• _Exercise goal_: Write the material out again in full, word for word. Do not include the pictures.

• _Material supplied_:

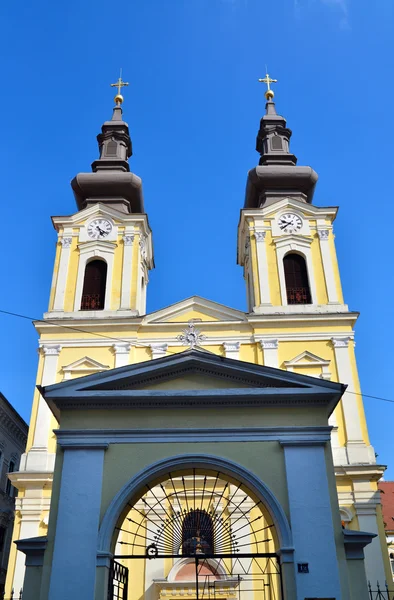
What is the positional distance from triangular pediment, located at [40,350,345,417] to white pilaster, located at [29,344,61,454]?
1007 cm

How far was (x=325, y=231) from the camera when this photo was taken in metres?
27.1

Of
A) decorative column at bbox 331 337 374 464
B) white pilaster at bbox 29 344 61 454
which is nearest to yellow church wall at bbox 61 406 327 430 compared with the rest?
decorative column at bbox 331 337 374 464

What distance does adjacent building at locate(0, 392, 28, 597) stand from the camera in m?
27.3

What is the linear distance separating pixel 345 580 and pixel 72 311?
1657 centimetres

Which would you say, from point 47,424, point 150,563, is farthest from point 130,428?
point 47,424

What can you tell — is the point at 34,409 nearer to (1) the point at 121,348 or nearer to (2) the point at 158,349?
(1) the point at 121,348

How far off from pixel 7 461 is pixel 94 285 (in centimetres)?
991

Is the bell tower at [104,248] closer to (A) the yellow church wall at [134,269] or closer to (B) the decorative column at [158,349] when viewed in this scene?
(A) the yellow church wall at [134,269]

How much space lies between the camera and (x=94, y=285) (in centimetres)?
2616

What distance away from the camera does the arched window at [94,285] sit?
25672 millimetres

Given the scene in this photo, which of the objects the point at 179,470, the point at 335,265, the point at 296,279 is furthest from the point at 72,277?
the point at 179,470

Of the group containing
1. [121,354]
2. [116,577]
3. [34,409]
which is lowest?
[116,577]

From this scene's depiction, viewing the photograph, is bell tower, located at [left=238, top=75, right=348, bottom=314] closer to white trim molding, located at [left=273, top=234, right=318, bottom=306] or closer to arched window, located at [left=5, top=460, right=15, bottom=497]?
white trim molding, located at [left=273, top=234, right=318, bottom=306]

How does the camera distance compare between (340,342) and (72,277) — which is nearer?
(340,342)
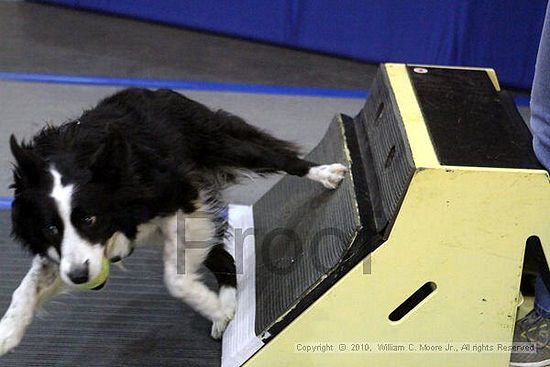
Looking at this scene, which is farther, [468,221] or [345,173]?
[345,173]

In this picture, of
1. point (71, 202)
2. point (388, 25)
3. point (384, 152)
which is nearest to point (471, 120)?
point (384, 152)

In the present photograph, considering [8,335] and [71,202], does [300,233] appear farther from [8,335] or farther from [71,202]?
[8,335]

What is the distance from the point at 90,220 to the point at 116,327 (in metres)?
0.51

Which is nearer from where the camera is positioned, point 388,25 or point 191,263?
point 191,263

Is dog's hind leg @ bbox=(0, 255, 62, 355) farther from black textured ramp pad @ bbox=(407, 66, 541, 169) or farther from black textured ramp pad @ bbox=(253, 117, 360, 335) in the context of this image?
black textured ramp pad @ bbox=(407, 66, 541, 169)

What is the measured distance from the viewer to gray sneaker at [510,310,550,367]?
1936mm

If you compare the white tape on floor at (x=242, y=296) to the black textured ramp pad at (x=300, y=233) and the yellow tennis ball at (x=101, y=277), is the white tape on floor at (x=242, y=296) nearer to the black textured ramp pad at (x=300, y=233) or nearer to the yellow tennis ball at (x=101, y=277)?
the black textured ramp pad at (x=300, y=233)

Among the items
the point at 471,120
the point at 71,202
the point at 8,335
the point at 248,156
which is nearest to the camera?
the point at 71,202

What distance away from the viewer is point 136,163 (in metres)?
1.80

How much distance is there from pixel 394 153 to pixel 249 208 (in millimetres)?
778

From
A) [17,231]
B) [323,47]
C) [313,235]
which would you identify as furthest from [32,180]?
[323,47]

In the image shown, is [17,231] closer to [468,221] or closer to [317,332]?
[317,332]

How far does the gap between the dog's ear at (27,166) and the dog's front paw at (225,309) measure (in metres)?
0.66

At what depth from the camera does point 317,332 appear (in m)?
1.82
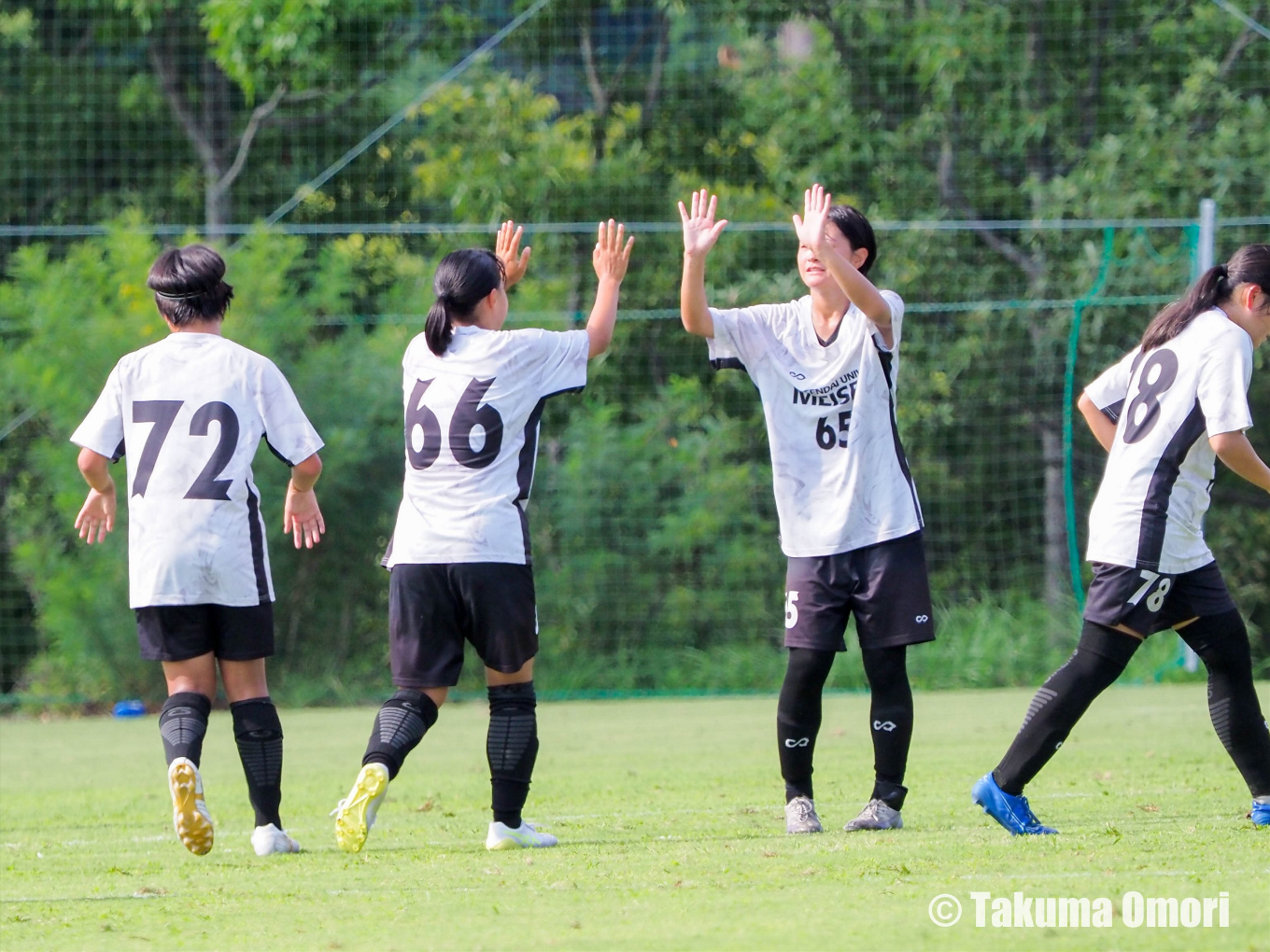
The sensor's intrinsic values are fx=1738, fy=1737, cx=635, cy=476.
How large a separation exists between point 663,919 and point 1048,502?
9722mm

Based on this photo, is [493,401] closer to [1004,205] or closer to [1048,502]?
[1048,502]

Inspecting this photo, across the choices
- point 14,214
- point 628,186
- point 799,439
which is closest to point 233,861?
point 799,439

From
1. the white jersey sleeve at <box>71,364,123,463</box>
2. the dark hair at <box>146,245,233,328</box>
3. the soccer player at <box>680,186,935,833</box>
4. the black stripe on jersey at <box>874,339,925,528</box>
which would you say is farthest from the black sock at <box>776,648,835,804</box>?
the white jersey sleeve at <box>71,364,123,463</box>

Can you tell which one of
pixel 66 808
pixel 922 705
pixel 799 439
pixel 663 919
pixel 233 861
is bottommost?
pixel 922 705

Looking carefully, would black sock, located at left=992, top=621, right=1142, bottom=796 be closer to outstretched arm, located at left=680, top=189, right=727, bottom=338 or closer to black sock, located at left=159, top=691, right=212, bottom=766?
outstretched arm, located at left=680, top=189, right=727, bottom=338

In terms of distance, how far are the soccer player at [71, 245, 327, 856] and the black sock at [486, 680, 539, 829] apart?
0.64 m

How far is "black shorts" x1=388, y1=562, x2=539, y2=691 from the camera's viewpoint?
489cm

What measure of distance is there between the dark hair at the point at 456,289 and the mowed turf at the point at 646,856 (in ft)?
4.89

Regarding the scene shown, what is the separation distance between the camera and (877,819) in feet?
16.4

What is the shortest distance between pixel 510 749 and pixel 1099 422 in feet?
6.46

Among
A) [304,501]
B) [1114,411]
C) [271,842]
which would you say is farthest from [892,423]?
[271,842]

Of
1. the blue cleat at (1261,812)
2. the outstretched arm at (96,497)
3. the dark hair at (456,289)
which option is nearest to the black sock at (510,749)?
the dark hair at (456,289)

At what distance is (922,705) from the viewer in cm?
1020

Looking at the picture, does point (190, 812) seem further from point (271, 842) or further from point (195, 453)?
point (195, 453)
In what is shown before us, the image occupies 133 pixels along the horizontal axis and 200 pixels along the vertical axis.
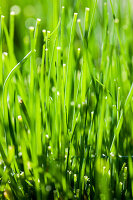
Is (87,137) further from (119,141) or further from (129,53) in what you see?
(129,53)

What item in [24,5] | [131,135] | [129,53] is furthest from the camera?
[24,5]

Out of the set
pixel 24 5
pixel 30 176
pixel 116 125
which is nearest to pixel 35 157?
pixel 30 176

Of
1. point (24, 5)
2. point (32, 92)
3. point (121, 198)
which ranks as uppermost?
point (24, 5)

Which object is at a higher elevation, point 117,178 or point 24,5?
point 24,5

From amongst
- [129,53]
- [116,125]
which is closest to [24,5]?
[129,53]

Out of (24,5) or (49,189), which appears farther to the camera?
(24,5)

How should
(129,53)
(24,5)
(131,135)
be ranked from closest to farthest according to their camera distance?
(131,135)
(129,53)
(24,5)

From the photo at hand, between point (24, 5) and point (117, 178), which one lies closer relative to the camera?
point (117, 178)

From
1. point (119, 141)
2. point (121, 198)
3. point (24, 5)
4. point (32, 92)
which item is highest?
point (24, 5)

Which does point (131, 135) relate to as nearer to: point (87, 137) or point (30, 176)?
point (87, 137)
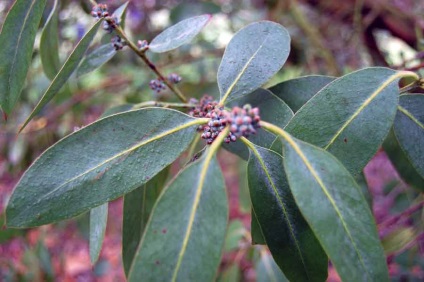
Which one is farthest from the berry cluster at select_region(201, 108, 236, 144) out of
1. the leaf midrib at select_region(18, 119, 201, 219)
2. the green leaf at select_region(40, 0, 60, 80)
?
the green leaf at select_region(40, 0, 60, 80)

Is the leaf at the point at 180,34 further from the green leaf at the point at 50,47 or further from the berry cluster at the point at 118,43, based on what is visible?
the green leaf at the point at 50,47

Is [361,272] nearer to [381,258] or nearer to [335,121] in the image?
[381,258]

• _Answer below_:
What is the positional distance from triangular pediment, located at [40,350,345,417] to white pilaster, located at [29,344,61,454]?
1007 cm

How far was (x=325, y=231) from the camera when this photo was taken in metres?
27.1

Of
A) decorative column at bbox 331 337 374 464
B) white pilaster at bbox 29 344 61 454
which is nearest to yellow church wall at bbox 61 406 327 430 compared with the rest?
decorative column at bbox 331 337 374 464

What distance does adjacent building at locate(0, 392, 28, 597) stand from the camera in m?
27.3

What is the linear distance separating pixel 345 580 and pixel 72 311?
1657 centimetres

Which would you say, from point 47,424, point 150,563, is farthest from point 130,428?
point 47,424

What can you tell — is the point at 34,409 nearer to (1) the point at 121,348 or nearer to (2) the point at 158,349?
(1) the point at 121,348

How far off from pixel 7 461 is pixel 94 285 (in centimetres)?
991

Is the bell tower at [104,248] closer to (A) the yellow church wall at [134,269] or closer to (B) the decorative column at [158,349] when viewed in this scene?
(A) the yellow church wall at [134,269]

How much space lies between the camera and (x=94, y=285) (in centimetres)?
2616

What distance away from the camera does the arched window at [94,285] sit?
25672 millimetres

Given the scene in this photo, which of the objects the point at 179,470, the point at 335,265, the point at 296,279 is furthest from the point at 72,277?
the point at 179,470

Of the group containing
1. [121,354]
2. [116,577]
3. [34,409]
which is lowest?
[116,577]

From this scene's depiction, viewing the photograph, is bell tower, located at [left=238, top=75, right=348, bottom=314] closer to white trim molding, located at [left=273, top=234, right=318, bottom=306] or closer to arched window, located at [left=5, top=460, right=15, bottom=497]?
white trim molding, located at [left=273, top=234, right=318, bottom=306]

How does the camera distance compare between (340,342) and (72,277) — which is nearer?
(340,342)
Looking at this scene, which is farther, [468,221] or [345,173]?
[345,173]

In this picture, of
1. point (71, 202)
2. point (388, 25)
3. point (384, 152)
which is nearest to point (471, 120)?
point (384, 152)

In the present photograph, considering [8,335] and [71,202], does [300,233] appear farther from [8,335] or farther from [71,202]?
[8,335]

What is the distance from the point at 90,220 to the point at 116,327 (in metres)?
0.51

Which is nearer from where the camera is positioned, point 388,25 or point 191,263?
point 191,263

Is dog's hind leg @ bbox=(0, 255, 62, 355) farther from black textured ramp pad @ bbox=(407, 66, 541, 169) or farther from black textured ramp pad @ bbox=(253, 117, 360, 335) in the context of this image?
black textured ramp pad @ bbox=(407, 66, 541, 169)

What is the measured distance from the viewer to gray sneaker at [510,310,550,367]?
1936mm

If you compare the white tape on floor at (x=242, y=296) to the black textured ramp pad at (x=300, y=233) and the yellow tennis ball at (x=101, y=277), is the white tape on floor at (x=242, y=296) nearer to the black textured ramp pad at (x=300, y=233) or nearer to the yellow tennis ball at (x=101, y=277)?
the black textured ramp pad at (x=300, y=233)

Among the items
the point at 471,120
the point at 71,202
the point at 8,335
the point at 248,156
which is nearest to the camera?
the point at 71,202

What distance away from the viewer is point 136,163 (in metres)?
1.80

How much distance is there from pixel 394 153 to pixel 249 208 (in millimetres)?
778

From
A) [17,231]
B) [323,47]
C) [313,235]
which would you identify as furthest from [32,180]?
[323,47]

In the image shown, is [17,231] closer to [468,221] or closer to [317,332]?
[317,332]

How far does the gap between the dog's ear at (27,166) and the dog's front paw at (225,309) measure (in metres)?
0.66

At what depth from the camera does point 317,332 appear (in m)?
1.82
The sensor's intrinsic values are fx=1738, fy=1737, cx=635, cy=476.
How large a separation exists between point 663,919 and point 1048,502?
9722mm

Based on this photo, is [493,401] closer to [1004,205] or closer to [1048,502]?
[1048,502]

Inspecting this photo, across the choices
- point 14,214
- point 628,186
- point 799,439
which is closest to point 233,861?
point 799,439

From
1. the white jersey sleeve at <box>71,364,123,463</box>
2. the dark hair at <box>146,245,233,328</box>
3. the soccer player at <box>680,186,935,833</box>
4. the black stripe on jersey at <box>874,339,925,528</box>
which would you say is farthest from the black sock at <box>776,648,835,804</box>?
the white jersey sleeve at <box>71,364,123,463</box>

Can you tell which one of
pixel 66 808
pixel 922 705
pixel 799 439
pixel 663 919
pixel 233 861
is bottommost?
pixel 922 705

Looking carefully, would black sock, located at left=992, top=621, right=1142, bottom=796 be closer to outstretched arm, located at left=680, top=189, right=727, bottom=338 or closer to black sock, located at left=159, top=691, right=212, bottom=766?
outstretched arm, located at left=680, top=189, right=727, bottom=338

In terms of distance, how far are the soccer player at [71, 245, 327, 856] and the black sock at [486, 680, 539, 829] apart?
0.64 m

How far is "black shorts" x1=388, y1=562, x2=539, y2=691 from the camera's viewpoint?
489cm

What measure of distance is there between the dark hair at the point at 456,289 and the mowed turf at the point at 646,856 (in ft)?
4.89

Regarding the scene shown, what is the separation distance between the camera and (877,819) in feet?
16.4

What is the shortest distance between pixel 510 749 and pixel 1099 422 in feet?
6.46

Among
A) [304,501]
B) [1114,411]
C) [271,842]
which would you say is farthest from [892,423]?
[271,842]

Of
1. the blue cleat at (1261,812)
2. the outstretched arm at (96,497)
3. the dark hair at (456,289)
which option is nearest to the black sock at (510,749)?
the dark hair at (456,289)

At what distance is (922,705) from the viewer in cm?
1020

Looking at the picture, does point (190, 812) seem further from point (271, 842) or further from point (195, 453)?
point (195, 453)
In what is shown before us, the image occupies 133 pixels along the horizontal axis and 200 pixels along the vertical axis.
Is (87,137) further from (119,141) or further from (129,53) in what you see?
(129,53)

What item in [24,5] | [131,135] | [129,53] is furthest from the camera?
[24,5]

Out of the set
pixel 24 5
pixel 30 176
pixel 116 125
which is nearest to pixel 35 157?
pixel 30 176

Of
1. point (24, 5)
2. point (32, 92)
3. point (121, 198)
which ranks as uppermost?
point (24, 5)

Which object is at a higher elevation, point 117,178 or point 24,5?
point 24,5

From amongst
- [129,53]
- [116,125]
which is closest to [24,5]?
[129,53]

Out of (24,5) or (49,189), which appears farther to the camera?
(24,5)

How should
(129,53)
(24,5)
(131,135)
be ranked from closest to farthest according to their camera distance?
(131,135)
(129,53)
(24,5)

From the photo at hand, between point (24, 5) and point (117, 178), which one lies closer relative to the camera?
point (117, 178)

From
1. point (119, 141)
2. point (121, 198)
3. point (24, 5)
4. point (32, 92)
which item is highest?
point (24, 5)

Which does point (131, 135) relate to as nearer to: point (87, 137) or point (30, 176)?
point (87, 137)
Which one is farthest from the berry cluster at select_region(201, 108, 236, 144) out of
1. the leaf midrib at select_region(18, 119, 201, 219)
2. the green leaf at select_region(40, 0, 60, 80)
?
the green leaf at select_region(40, 0, 60, 80)

Is the leaf at the point at 180,34 further from the green leaf at the point at 50,47 or further from the berry cluster at the point at 118,43, based on what is visible?
the green leaf at the point at 50,47

Is [361,272] nearer to [381,258] or nearer to [335,121] in the image?
[381,258]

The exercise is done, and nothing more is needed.